Selain itu, pimpinan rapat DPRD juga mengingatkan kepada perusahaan PT TCM terkait, bahwa rekomendasi yang disampaikan ini memiliki kekuatan hukum dalam fungsi pengawasan legislatif.
“Perusahaan PT TCM diminta untuk melaporkan progres tindak lanjut secara tertulis setiap dua minggu sekali kepada DPRD setempat,” tegasnya.
Menanggapi hasil keputusan yang berpihak pada buruh tersebut, Muhammad Yusriadi Sembiring mengungkapkan rasa puasnya. Namun, ia memastikan bahwa pihak serikat tidak akan lengah dan akan terus mengawasi gerak-gerik perusahaan di lapangan.
“Dari hasil kesimpulan rapat ini, tentunya kami terus berkoordinasi dengan DPRD, karena tujuh rekomendasi ini memang sesuai dengan keinginan para pekerja,” sebut Sembiring.

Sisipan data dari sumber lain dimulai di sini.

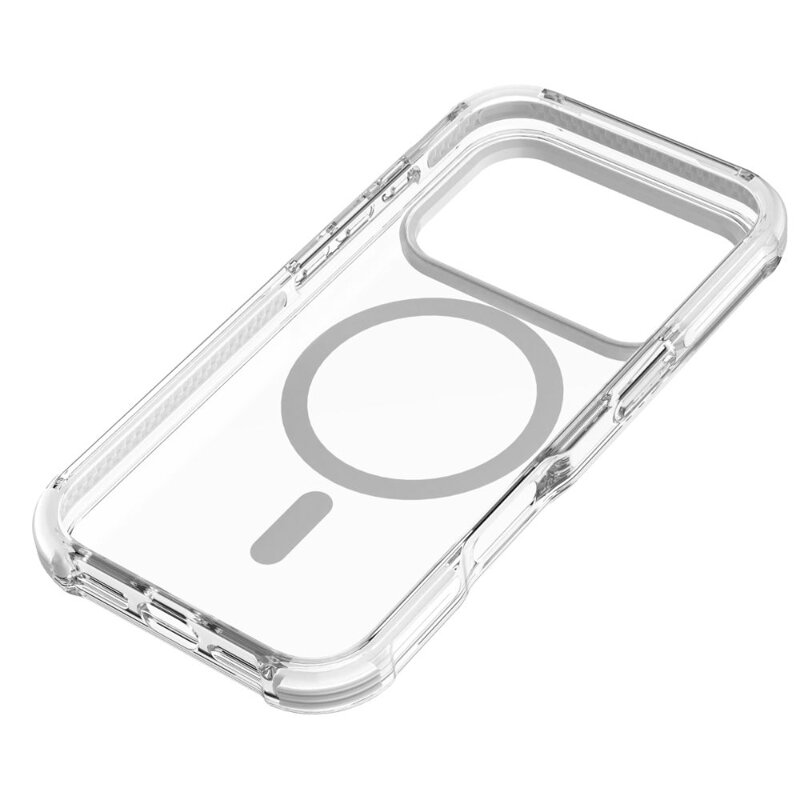 Cubenest iPhone 17 Pro MagPro Strong Guard fehér tok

Selain itu, Sembiring juga menyampaikan peringatan kepada pihak manajemen PT TCM jika mereka mencoba untuk bermain-main dengan kesepakatan yang telah disetujui bersama.
“Seandainya nanti tujuh kesepakatan dimaksud tidak berjalan sebagaimana mestinya, maka untuk selanjutnya kami akan mengadu kembali dan meminta bantuan ke pihak DPRD Provinsi Kalsel,” bebernya.
Terpantau sejumlah awak media, bahwa RDP dewan bersama perusahaan PT TCM dan serikat buruh, serta instansi terkait berjalan sesuai dengan aturan dan fungsi dewan.